(Records)
┌────────
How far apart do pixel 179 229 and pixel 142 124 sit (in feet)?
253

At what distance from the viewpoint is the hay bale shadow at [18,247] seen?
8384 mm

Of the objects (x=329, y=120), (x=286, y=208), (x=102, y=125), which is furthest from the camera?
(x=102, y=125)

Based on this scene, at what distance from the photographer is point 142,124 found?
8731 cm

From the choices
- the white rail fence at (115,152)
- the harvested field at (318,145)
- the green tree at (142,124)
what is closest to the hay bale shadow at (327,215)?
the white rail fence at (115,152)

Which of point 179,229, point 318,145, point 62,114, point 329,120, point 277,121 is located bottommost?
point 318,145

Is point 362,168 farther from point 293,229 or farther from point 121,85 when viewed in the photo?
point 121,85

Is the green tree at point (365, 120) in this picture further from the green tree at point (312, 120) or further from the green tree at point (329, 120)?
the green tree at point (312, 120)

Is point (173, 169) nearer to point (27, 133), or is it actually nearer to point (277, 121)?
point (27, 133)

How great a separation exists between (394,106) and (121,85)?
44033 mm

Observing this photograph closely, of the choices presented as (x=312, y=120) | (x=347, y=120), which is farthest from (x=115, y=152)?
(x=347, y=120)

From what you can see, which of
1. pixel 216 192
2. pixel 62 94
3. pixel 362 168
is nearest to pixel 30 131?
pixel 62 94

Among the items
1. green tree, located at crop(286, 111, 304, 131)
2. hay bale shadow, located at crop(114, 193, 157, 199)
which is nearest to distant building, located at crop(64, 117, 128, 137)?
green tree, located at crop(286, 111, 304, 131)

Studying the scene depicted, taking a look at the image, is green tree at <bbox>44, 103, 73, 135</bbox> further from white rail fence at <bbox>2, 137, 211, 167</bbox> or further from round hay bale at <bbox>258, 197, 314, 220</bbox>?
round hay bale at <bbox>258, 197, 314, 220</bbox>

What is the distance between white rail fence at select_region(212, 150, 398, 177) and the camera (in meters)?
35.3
└────────
*Instruction:* Reproduce the listing above word for word, covering every line from start to end.

*Response below:*
How far apart do pixel 179 229 and pixel 142 124 sit (in feet)?
253

At what distance from the viewpoint is the hay bale shadow at [18,247] seen?
8384 mm

Of the objects (x=329, y=120), (x=286, y=208), (x=102, y=125), which is furthest from the camera?
(x=102, y=125)

Based on this scene, at what distance from the photographer is point 142,124 found?
8731 cm

From the choices
- the white rail fence at (115,152)
- the harvested field at (318,145)
- the green tree at (142,124)
what is closest to the hay bale shadow at (327,215)?
the white rail fence at (115,152)

Which of point 179,229, point 318,145, point 62,114, point 329,120, point 277,121 is located bottommost?
point 318,145

Is point 362,168 farther from point 293,229 or farther from point 121,85 when viewed in the photo?
point 121,85

Is the green tree at point (365, 120) in this picture further from the green tree at point (312, 120) or further from the green tree at point (329, 120)?
the green tree at point (312, 120)

Is point (173, 169) nearer to point (27, 133), or is it actually nearer to point (277, 121)?
point (27, 133)

How great a separation exists between (394,106) and (121,85)?
44033 mm

Observing this photograph closely, of the choices presented as (x=312, y=120) | (x=347, y=120), which is farthest from (x=115, y=152)?
(x=347, y=120)

From what you can see, which of
1. pixel 216 192
2. pixel 62 94
3. pixel 362 168
is nearest to pixel 30 131?
pixel 62 94

Among the items
1. green tree, located at crop(286, 111, 304, 131)
2. hay bale shadow, located at crop(114, 193, 157, 199)
which is nearest to distant building, located at crop(64, 117, 128, 137)?
green tree, located at crop(286, 111, 304, 131)

Studying the scene depicted, taking a look at the image, is green tree at <bbox>44, 103, 73, 135</bbox> further from white rail fence at <bbox>2, 137, 211, 167</bbox> or further from round hay bale at <bbox>258, 197, 314, 220</bbox>?
round hay bale at <bbox>258, 197, 314, 220</bbox>

What is the distance between white rail fence at select_region(212, 150, 398, 177) and the camera (in meters)?
35.3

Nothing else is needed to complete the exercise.